▶ [PROBLEM]
Transcribe the portion of the article below on young children's behavior between "Different people with" and "mode is a need!", inclusive.

=== SELECTED PASSAGE ===

Do you know any young children who are difficult, uncooperative, or aggressive? If a kid younger than 5 or 6 is frequently acting this way, usually it means that there’s something with which he or she is struggling but doesn’t understand or know how to articulate. Small children NEED to be loved and accepted. From a biological standpoint, for a creature as small and helpless as a young child, acceptance by caregivers and “the pack” is necessary in order to survive. For this reason, they are generally very eager to please. They desperately want to do what’s expected of them and be well liked.
They’re also sensitive to any possible indication that they’re not loved and accepted, and for them, feeling unloved and rejected is felt as a threat to their survival. Even things as simple as their caregivers not delighting in them or meeting their specific Love Language needs are felt on a visceral level as being unloved. This reaction is felt even more painfully when they are disciplined, scolded, or responded to with annoyance or anger, so they try very hard to avoid experiencing these things. Of course, children also need discipline, but there are things that make attempts at discipline more successful or less successful.
No matter how contrary or even violent their behavior, they’re trying their very best to fit in, get along, please their caregivers, and succeed socially. They’re trying like their life depends on it. If they’re doing things that upset people around them, it’s not because they enjoy being difficult. It’s not because they don’t care. They’re not willfully deciding to aggravate or hurt others. It’s happening because there are one or more unmet needs are overwhelming their long term survival needs.
Of course, it’s always important to consider whether a child who’s acting out is hungry, tired, sick, etc. There are also some long term conditions that can cause kids to act out over and over again.
One of the most common things that can cause or contribute to this is Sensory Processing Disorder. People with SPD experience sensory input differently than how most other people do, so an environment, object, or activity that’s comfortable or tolerable to everyone else in the room might be overwhelming or otherwise intolerable for them. When this happens to small children, they may not be able to communicate that there are too many chaotic sounds in the room, that they’re hot, that their shoes are uncomfortable, that the lights are too bright, that holding still that long is very stressful, that there are too many people too close to them, or that the tag on their shirt is aggravating them. They just go into panic mode. They can’t think or communicate effectively, and that includes listening to others no matter how clear and simple their requests may be.
When too much unpleasant or overwhelming sensory input causes them to go into fight or flight mode, they react and often lash out in illogical ways. These are not the type of emotional reactions that you can read on their face or in their voice like when they’re afraid because of a scary movie. Their expression may look angry or may have a “deer in the headlights look” instead of looking scared or pained. They may run away from their caregivers, physically attack something or someone, yell, or otherwise have a meltdown.
It is not possible to reason with or successfully discipline them while they’re in this state, and attempts to do so will only make the situation worse both short term and long term. Short term, attempts to get them to change their behavior without addressing the cause just adds to their feeling of being overwhelmed and their inability to use executive function in their brains instead of just reacting with fight or flight.
Long term, they don’t understand why they just can’t seem to behave. They want to, and they really do try their best. They think there’s something wrong with them, but they don’t know what or how to change it. They quickly begin to lose hope, believe they are unlovable, and develop psychological defense mechanisms. This manifests over the course of hours and weeks as no longer even trying to please their peers or caregivers or even claiming that they want to be bad or don’t care about hurting others. Those claims are very, very rarely true. They say these things because they cannot face the pain of rejection. Because these are their formative years, this impacts their sense of who they are and how the world works for the rest of their lives or until they heal those core wounds.
Different people with SPD have different tolerances and needs for different things, so figuring out what’s going on is largely a matter of observation and experimentation. The right technique or product (such as minimalist shoes or hearing protection) can dramatically change the child’s life and the lives, or at least comfort, of those around them. There are many great resources out there! Here are a few that I’ve found recently:
The most important thing is to look for the unmet needs instead of focusing on the behavior as a discipline problem. Yes, children absolutely need boundaries, rules, expectations, and discipline. These are excellent areas on which to focus after meeting their needs. For a kid with SPD, managing their environment so that they’re not in panic mode is a need!

=== EXTRACTED ENTRIES ===

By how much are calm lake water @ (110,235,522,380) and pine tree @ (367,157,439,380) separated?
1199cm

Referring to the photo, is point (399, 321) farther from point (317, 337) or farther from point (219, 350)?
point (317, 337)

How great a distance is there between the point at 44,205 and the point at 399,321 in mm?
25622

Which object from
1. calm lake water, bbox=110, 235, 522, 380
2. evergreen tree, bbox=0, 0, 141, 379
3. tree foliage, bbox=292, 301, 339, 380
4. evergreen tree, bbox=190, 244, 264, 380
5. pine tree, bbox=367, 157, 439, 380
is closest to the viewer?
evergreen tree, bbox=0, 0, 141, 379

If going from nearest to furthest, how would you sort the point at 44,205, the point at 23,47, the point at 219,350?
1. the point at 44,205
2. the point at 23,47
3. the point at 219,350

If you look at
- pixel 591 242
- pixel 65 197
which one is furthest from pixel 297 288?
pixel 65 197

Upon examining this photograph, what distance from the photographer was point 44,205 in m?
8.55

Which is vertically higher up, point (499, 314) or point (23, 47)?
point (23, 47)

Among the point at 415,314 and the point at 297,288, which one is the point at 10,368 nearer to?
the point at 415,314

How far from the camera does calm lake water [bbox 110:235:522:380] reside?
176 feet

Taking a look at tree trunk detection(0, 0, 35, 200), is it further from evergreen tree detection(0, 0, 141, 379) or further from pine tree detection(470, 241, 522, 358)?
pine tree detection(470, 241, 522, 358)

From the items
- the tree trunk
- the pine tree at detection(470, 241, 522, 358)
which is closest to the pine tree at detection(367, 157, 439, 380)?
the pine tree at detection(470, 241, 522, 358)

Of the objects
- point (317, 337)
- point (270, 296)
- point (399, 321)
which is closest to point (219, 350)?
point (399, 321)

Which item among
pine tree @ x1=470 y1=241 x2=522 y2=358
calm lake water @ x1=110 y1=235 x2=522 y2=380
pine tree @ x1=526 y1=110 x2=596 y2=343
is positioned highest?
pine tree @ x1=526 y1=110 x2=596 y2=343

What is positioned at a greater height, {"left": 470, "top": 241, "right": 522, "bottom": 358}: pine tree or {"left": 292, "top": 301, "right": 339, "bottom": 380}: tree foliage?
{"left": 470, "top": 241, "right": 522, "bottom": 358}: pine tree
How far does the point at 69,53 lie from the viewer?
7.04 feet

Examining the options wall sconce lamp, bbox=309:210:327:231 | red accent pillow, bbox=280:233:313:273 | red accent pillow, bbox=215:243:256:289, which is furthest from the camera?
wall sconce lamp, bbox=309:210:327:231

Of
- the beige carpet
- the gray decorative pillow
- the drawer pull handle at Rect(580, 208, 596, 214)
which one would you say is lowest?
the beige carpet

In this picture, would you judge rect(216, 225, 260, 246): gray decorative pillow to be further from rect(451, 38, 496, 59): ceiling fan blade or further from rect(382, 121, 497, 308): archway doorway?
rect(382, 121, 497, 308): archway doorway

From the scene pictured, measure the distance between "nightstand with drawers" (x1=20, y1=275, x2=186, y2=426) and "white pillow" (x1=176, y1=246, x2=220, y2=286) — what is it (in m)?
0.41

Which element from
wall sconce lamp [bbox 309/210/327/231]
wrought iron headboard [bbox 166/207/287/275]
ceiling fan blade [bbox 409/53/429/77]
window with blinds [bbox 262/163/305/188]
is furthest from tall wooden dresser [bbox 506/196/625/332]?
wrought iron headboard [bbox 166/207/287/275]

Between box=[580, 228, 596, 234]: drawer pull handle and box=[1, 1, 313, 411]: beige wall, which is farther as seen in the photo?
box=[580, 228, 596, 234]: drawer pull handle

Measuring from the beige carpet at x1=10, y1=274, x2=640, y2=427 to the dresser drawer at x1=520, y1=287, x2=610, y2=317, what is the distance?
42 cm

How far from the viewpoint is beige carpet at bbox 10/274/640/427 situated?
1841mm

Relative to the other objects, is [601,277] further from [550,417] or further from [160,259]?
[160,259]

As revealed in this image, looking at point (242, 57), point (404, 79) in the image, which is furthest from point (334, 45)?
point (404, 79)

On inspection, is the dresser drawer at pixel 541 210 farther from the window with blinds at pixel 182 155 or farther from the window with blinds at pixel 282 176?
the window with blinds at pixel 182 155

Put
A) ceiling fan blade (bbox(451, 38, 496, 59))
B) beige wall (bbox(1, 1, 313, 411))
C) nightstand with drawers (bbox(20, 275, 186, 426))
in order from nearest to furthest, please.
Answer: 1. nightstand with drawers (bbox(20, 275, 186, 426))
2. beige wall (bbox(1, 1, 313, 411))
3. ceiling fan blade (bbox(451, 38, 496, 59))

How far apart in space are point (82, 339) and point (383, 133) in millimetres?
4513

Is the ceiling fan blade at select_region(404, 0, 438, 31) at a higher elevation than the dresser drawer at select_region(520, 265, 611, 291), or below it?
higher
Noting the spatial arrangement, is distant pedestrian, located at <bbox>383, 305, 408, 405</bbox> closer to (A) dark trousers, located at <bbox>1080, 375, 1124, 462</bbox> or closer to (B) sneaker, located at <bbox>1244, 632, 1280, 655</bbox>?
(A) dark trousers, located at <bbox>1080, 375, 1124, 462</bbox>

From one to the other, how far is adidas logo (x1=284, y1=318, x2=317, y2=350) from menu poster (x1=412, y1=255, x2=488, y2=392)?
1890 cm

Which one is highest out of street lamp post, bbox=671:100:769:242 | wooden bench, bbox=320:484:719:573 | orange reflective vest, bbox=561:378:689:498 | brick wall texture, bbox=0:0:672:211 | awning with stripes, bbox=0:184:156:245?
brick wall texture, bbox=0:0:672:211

===

▶ [PROBLEM SOLUTION]
Different people with SPD have different tolerances and needs for different things, so figuring out what’s going on is largely a matter of observation and experimentation. The right technique or product (such as minimalist shoes or hearing protection) can dramatically change the child’s life and the lives, or at least comfort, of those around them. There are many great resources out there! Here are a few that I’ve found recently:
The most important thing is to look for the unmet needs instead of focusing on the behavior as a discipline problem. Yes, children absolutely need boundaries, rules, expectations, and discipline. These are excellent areas on which to focus after meeting their needs. For a kid with SPD, managing their environment so that they’re not in panic mode is a need!